We’ve all heard about mindfulness, have hopefully avoided the sometimes toxic narratives around ‘wellness’ and are au fait with downward facing dog and shivasna. You may have tried chia porridge (I have not). Hub Storyteller Ann Storr learnt about real breathing with Wellbeing guru Sonja.
Have you tried learning more about something as simple – as fundamental and basic – as your breathing? From healthy movement to fuller breathing, there are simple and effective techniques we can all learn to help us move through the world with greater calm, assurance and effectiveness.
Sonja has been running ‘Breathe to Be’ courses at Impact Hub during August. I admit, I was not feeling calm, effective or assured when I joined the final workshop of the series. It was a school holiday day and I’d battled to the Hub with my sometimes shy ten-year-old in tow, and she had to study. There were meetings to contribute to, birthday presents to buy, late invoices to chase and some work that I was desperate to smash… so, yes, this was the perfect time to join in Sonja’s amazing course.
Eight of us tucked into the Gallery, mostly looking a little tense and distracted. Sonja welcomed us, gave a brief intro to herself and her work. She then asked us to place our hands on our stomach, our chest, close our eyes, and breathe. After guiding us through some light breathing, Sonja brought us back to eyes open and, after blinking back to reality, she asked us which hand had moved more. I could feel my heart rate slow as I relaxed. Sonja gently led us through structures of breathing, guiding us through how to breath using the full capacity of our lungs.

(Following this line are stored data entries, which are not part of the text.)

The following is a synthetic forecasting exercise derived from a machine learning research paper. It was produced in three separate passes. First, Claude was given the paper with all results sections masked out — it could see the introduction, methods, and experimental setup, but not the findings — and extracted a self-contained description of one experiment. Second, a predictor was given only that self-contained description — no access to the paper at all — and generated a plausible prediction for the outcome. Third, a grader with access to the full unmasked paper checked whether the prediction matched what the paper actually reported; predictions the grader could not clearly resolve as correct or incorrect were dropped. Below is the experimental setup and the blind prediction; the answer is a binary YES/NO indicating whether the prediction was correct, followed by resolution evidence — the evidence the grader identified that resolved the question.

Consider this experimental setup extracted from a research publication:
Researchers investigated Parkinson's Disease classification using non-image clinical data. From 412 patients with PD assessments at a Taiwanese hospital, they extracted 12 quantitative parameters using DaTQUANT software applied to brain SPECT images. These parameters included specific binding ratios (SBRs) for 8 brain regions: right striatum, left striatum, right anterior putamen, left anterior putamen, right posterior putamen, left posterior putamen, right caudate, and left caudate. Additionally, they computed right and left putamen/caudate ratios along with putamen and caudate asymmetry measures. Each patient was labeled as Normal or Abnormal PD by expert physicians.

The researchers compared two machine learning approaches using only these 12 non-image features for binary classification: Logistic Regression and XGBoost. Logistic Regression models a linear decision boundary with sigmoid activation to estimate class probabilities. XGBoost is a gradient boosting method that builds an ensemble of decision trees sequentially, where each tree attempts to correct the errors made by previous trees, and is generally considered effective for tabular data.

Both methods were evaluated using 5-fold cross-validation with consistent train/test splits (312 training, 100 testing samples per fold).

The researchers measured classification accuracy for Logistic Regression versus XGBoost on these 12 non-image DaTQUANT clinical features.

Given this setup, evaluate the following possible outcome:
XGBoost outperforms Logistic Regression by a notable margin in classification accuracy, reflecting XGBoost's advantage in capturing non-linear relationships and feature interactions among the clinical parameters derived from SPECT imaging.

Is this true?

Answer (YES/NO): NO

Most of us breath from the top of our chests, our shoulders rising and falling. This means that we are failing to use our full lung capacity. Health benefits are a part of the reason to learn how to breathe well. Link between breathing and our stress response system and its hormones (aka ‘fight or flight) are still being unpicked by researchers. All that is known is that there is a link and learning to adopt a calm response to stress may help to avoid inflammation (which can lead chronic health problems including heart disease).

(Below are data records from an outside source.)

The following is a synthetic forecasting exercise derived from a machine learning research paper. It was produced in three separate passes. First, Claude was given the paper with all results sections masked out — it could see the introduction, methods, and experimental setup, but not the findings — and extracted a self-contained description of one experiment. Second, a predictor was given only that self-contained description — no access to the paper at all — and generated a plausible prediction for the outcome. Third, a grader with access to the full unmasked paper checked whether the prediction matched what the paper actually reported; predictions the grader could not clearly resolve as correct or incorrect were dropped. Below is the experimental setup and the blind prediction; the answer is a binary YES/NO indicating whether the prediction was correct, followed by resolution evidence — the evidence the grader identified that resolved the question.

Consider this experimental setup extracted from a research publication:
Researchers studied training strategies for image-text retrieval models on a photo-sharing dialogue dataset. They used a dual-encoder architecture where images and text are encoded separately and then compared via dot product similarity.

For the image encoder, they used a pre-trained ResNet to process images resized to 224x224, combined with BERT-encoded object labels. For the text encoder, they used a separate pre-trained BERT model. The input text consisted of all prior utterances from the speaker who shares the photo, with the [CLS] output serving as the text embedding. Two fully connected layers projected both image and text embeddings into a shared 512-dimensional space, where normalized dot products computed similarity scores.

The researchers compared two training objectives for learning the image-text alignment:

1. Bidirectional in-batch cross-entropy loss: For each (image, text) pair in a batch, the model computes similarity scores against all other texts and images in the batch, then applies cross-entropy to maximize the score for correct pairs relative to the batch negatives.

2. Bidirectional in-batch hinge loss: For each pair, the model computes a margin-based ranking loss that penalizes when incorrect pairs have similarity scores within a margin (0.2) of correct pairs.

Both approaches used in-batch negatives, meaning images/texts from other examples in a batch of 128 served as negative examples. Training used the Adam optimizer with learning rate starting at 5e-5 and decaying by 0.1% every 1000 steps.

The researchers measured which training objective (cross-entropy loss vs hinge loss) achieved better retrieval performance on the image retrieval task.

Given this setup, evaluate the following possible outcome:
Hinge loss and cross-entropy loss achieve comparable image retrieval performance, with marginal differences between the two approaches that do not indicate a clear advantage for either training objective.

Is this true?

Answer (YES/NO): NO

Sonja invited us to experience another exercise. Again one hand to belly one to chest, closed our eyes. We breathed and thought of a person, an object of place that brings happiness. I imagined my kids, when they cosy up together. We sat and just enjoyed that feeling, and thought about how that felt. It felt bloody marvellous. Next we had to think of a person or memory that provokes stress. I felt my breath become shallow, the smile that I’d had evaporate and a frown set in, I felt my fingers tighten. To learn how to cope with that feeling, Sonja taught us 4462 breathing: breath in to a steady count of 4, retain the breath for the same count of 4, slowly exhale to a count of 6, retain for 2, and repeat until the tightness has gone.
The next day I was walking my dog which sounds lovely and calming. Watching him hobble, I panicked about how much it’ll cost to get him all fixed up, about life, about bills to pay and parenthood. It was all getting on top of me. I remembered what Sonja said and placed my hand on my chest: I felt the pressure of my hand, the tension in my fingers and shallowness of breath. I breathed in to a count of 4, held for 4, exhaled for 6 and paused for a count of 2. A few round of this and the problems remain but my sense of panic had abated, and I felt able to cope. Utterly amazing.

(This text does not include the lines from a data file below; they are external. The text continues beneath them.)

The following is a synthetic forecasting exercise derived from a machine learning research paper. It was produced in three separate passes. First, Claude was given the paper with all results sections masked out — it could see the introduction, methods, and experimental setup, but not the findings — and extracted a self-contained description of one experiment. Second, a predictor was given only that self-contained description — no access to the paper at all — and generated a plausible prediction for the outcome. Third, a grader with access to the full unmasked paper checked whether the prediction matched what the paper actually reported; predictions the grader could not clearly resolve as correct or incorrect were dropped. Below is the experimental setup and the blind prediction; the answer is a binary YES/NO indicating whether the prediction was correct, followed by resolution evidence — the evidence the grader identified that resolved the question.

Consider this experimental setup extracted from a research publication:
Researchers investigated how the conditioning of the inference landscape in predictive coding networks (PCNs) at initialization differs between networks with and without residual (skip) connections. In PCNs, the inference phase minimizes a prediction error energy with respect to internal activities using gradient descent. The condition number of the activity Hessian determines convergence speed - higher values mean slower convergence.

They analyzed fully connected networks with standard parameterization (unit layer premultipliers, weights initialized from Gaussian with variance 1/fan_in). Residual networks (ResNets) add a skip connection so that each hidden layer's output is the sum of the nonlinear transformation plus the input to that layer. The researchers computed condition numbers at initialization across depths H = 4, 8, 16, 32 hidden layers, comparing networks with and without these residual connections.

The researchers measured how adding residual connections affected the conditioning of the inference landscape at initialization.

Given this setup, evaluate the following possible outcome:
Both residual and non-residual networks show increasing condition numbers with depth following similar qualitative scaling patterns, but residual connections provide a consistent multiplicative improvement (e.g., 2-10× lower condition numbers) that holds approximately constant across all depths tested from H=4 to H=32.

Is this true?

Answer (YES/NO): NO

Sonja is running ’30 Days to Thrive’ this month (you can catch up), in addition to running meditation workshops for Thursdays in September. Please join in!
Sonja will be teaching meditation on Thursday afternoons throughout September. If you think you can’t meditate I bet you are wrong! Come along, Hubbers, and give it a try. Fancy something you can practice at home? Download here. Sonja is offering a 70% discount for Hubbers; email her email@example.com for the code, or ask Steph.
Five Things to Know About Breathing, by Sonja
- A full belly breath is the secret to a happier, calmer life;
- Full deep belly breathing sends a signal to your brain that all is well, no danger, no need to run;
- Every breath has a corresponding emotion – we can change the way we feel by being aware of and changing the way we breathe. It is a powerful tool, one you have with you every moment of every day;
- Practicing deep breathing, low and slow will have a profoundly positive impact on your wellbeing; and
- So many benefits – aids in sleep, reduces stress and anxiety, is an anti-aging tool, increases energy, improves focus and concentration – the list is fabulously long.